Problem 7.3

Genbank to FASTA

Write a program genbank_to_fasta.py to convert a file in Genbank format to FASTA format.

The program should take a genbank file as a command-line argument and write it as a FASTA file. The optional flag -o or --output can be used to specify the destination path. If it is not specified, the destination path is constructed from the source file path by replacing the extension with .fasta.

$ python genbank_to_fasta.py files/ls_orchid.gbk
converted files/ls_orchid.gbk to files/ls_orchid.fasta

$ python genbank_to_fasta.py files/ls_orchid.gbk -o output.fasta
converted files/ls_orchid.gbk to output.fasta

$ python genbank_to_fasta.py --help

usage: genbank_to_fasta.py [-h] [-o] filename

...

Solution

from Bio import SeqIO
import argparse
from pathlib import Path

p = argparse.ArgumentParser()
p.add_argument("filename", help="the genbank file to convert")
p.add_argument("-o", "--output", help="output file")
args = p.parse_args()

destination = args.output or Path(args.filename).with_suffix(".fasta")

records = SeqIO.parse(args.filename, "genbank")
SeqIO.write(records, destination, "fasta")

print(f"converted {args.filename} to {destination}")

Data supplied:
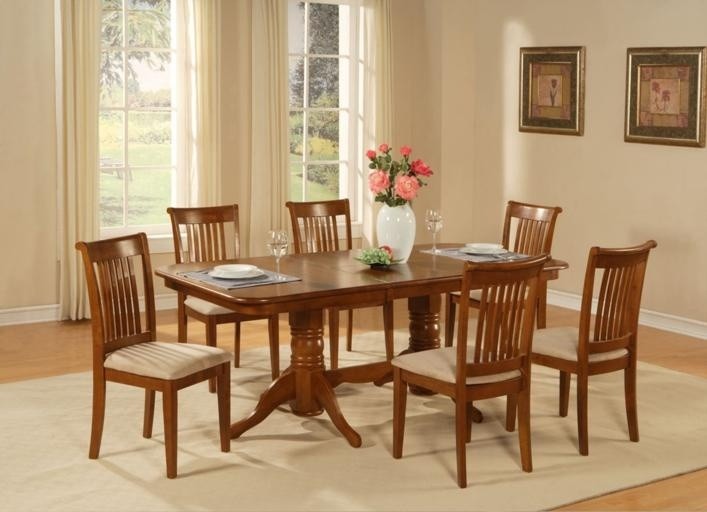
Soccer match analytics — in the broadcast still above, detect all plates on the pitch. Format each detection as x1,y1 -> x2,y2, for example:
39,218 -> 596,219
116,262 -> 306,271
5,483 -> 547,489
214,263 -> 256,275
459,247 -> 508,256
466,243 -> 503,253
207,270 -> 264,279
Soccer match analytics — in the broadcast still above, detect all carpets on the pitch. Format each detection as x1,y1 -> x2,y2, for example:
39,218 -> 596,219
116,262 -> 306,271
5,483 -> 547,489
0,319 -> 707,512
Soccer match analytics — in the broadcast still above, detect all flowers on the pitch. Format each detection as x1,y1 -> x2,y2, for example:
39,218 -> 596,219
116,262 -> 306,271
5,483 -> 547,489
367,144 -> 433,207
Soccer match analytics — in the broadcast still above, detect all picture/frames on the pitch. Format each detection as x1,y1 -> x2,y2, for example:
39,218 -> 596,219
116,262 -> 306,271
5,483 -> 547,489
624,46 -> 707,149
519,46 -> 585,135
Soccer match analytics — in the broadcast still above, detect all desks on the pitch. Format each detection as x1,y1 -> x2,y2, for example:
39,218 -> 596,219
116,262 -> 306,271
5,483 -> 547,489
155,242 -> 569,448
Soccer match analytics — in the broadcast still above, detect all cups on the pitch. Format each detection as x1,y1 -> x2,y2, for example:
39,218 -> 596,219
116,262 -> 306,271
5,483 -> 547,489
424,208 -> 444,255
266,230 -> 290,281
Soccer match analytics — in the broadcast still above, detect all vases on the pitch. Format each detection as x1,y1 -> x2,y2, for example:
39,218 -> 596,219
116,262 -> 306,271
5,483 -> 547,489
377,202 -> 417,263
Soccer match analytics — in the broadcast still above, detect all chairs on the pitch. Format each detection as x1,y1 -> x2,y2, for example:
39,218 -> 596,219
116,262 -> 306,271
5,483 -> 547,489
74,233 -> 233,479
167,204 -> 280,392
444,200 -> 562,346
505,239 -> 659,456
285,198 -> 396,368
390,255 -> 554,489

Task requirements:
A) List every module that the solution in the Genbank-to-FASTA exercise imports or imports from.
B) In the Genbank-to-FASTA exercise, how is the destination path built when no output flag is given?
The rows come from a separate source.

Answers to the problems:
A) Bio, argparse, pathlib

B) The extension of the source file path is replaced with .fasta.